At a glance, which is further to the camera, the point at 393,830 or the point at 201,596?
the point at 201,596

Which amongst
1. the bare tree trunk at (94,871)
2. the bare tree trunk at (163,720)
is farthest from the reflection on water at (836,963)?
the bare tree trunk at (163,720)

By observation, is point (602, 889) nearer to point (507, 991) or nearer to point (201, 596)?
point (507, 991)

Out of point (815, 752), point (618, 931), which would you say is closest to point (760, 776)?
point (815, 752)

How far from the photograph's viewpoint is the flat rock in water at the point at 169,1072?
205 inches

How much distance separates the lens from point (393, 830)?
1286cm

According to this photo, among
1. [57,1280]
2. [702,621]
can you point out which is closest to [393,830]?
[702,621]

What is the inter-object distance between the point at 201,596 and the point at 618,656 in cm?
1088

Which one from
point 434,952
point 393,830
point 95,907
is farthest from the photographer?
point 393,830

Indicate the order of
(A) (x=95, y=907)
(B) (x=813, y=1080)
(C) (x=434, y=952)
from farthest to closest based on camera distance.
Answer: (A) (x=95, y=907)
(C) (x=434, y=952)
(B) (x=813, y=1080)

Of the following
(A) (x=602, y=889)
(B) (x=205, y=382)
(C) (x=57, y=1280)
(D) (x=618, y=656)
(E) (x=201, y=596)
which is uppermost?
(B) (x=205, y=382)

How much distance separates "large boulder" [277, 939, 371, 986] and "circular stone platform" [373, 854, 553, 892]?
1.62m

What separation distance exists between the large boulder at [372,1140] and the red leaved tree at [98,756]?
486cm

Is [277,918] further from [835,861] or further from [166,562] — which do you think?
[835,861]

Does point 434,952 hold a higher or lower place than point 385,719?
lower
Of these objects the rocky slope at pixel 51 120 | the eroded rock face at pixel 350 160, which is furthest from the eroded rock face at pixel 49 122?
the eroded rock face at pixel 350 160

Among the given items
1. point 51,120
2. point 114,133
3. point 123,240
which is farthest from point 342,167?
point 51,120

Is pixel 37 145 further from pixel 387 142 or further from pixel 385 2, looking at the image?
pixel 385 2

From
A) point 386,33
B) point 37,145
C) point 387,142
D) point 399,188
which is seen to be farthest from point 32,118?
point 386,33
-=-=-
Could you copy out all of the records above, word for word and with nothing changed?

At a glance, which is further to the camera, the point at 393,830 or the point at 201,596?
the point at 201,596

Which amongst
1. the bare tree trunk at (94,871)
2. the bare tree trunk at (163,720)
is farthest from the reflection on water at (836,963)?
the bare tree trunk at (163,720)

By observation, is point (602, 889) nearer to point (507, 991) or nearer to point (201, 596)?
point (507, 991)

Out of point (815, 752), point (618, 931), which would you say is closest to point (760, 776)?
point (815, 752)

How far from the photograph's viewpoint is the flat rock in water at the point at 169,1072?
205 inches

How much distance separates the lens from point (393, 830)?
1286cm

According to this photo, among
1. [57,1280]
2. [702,621]
can you point out which is closest to [393,830]?
[702,621]

What is the inter-object distance between the point at 201,596 and the point at 618,656 in cm?
1088

Which one from
point 434,952
point 393,830
point 95,907
is farthest from the photographer?
point 393,830

Indicate the order of
(A) (x=95, y=907)
(B) (x=813, y=1080)
(C) (x=434, y=952)
from farthest to closest based on camera distance.
Answer: (A) (x=95, y=907)
(C) (x=434, y=952)
(B) (x=813, y=1080)

Of the following
(A) (x=602, y=889)
(B) (x=205, y=382)
(C) (x=57, y=1280)
(D) (x=618, y=656)
(E) (x=201, y=596)
which is uppermost?
(B) (x=205, y=382)

How much distance separates "large boulder" [277, 939, 371, 986] and "circular stone platform" [373, 854, 553, 892]?
1.62m

What separation distance exists between the large boulder at [372,1140] and the red leaved tree at [98,756]?
486cm

Is [277,918] further from [835,861] or further from [166,562] — which do you think?
[835,861]

Does point 434,952 hold a higher or lower place than point 385,719?
lower
Of these objects the rocky slope at pixel 51 120 | the eroded rock face at pixel 350 160, which is furthest from the eroded rock face at pixel 49 122?
the eroded rock face at pixel 350 160

Among the given items
1. point 51,120
2. point 114,133
3. point 123,240
which is farthest from point 342,167?
point 51,120

Is pixel 37 145 further from pixel 387 142 or further from pixel 385 2, looking at the image?
pixel 385 2

From
A) point 386,33
B) point 37,145
C) point 387,142
D) point 399,188
which is seen to be farthest from point 32,118?
point 386,33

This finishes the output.